In the case of a partnership, in the absence of a binding arrangement the partnership is dissolved when one partner dies. All the surviving partner can do is to wind up the affairs of the partnership.
- Is there an agreement between the partners for the surviving partner to purchase the deceased partner's interest at a prearranged valuation?
- Is there life insurance in place that will provide funds for the surviving partner to purchase the interest of the partner that dies?
The situation can be even more complex if the business has several shareholders and one of them dies. Conflicts between the surviving shareholders can lead to failure of the enterprise unless suitable plans have been made to handle the situation.
- Will other shareholders have first right of refusal to purchase the shareholding?
- Is it acceptable for the deceased shareholder’s heirs to take over a role in the business?
- Will the heirs be able to sell their inherited share of the business?
And what would happen if you were to suddenly lose a key team member - the sales manager or the office manager for example, because of illness, disability or death?

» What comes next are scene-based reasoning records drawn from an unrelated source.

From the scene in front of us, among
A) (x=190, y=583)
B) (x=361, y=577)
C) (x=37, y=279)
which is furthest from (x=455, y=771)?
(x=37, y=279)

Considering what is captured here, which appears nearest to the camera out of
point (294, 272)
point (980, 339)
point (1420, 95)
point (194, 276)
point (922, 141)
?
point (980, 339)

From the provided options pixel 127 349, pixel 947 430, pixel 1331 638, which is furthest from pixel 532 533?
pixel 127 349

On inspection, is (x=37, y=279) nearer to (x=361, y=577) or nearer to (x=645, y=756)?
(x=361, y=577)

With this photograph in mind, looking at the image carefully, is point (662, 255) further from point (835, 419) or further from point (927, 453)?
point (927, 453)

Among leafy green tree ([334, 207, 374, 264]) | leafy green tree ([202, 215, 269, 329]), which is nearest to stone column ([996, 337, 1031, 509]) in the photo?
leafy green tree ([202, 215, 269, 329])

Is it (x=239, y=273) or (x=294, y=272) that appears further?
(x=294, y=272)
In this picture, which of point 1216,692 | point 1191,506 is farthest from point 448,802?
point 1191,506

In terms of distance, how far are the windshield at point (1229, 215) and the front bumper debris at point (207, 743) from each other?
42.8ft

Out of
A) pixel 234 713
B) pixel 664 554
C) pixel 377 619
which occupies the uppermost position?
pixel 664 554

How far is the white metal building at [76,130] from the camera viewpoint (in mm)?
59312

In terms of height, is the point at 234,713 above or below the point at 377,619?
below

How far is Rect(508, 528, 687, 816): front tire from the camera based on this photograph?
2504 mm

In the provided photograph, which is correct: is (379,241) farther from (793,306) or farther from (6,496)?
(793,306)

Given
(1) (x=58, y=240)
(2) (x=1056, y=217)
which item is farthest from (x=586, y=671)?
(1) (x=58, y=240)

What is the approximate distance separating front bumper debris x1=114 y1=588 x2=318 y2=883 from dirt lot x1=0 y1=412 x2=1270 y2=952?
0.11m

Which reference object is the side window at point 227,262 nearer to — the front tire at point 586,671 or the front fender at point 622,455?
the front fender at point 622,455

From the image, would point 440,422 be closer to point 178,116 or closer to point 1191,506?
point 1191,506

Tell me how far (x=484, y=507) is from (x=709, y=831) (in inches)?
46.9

- What impacts will that person's absence have on the business?
- How will the missing person's business functions be performed?
- What additional costs will be incurred to find a suitable replacement?
- How long will it take before the replacement is sourced and becomes fully productive?
These are tough questions, but businesses have failed because they didn’t bother to address these issues before they happened. Because there are legal, financial and organisational matters involved, you may want to form a risk management team of your legal adviser, your accountant and your insurance broker to guide you in creating a plan that will ensure your business survives these potentially disastrous events.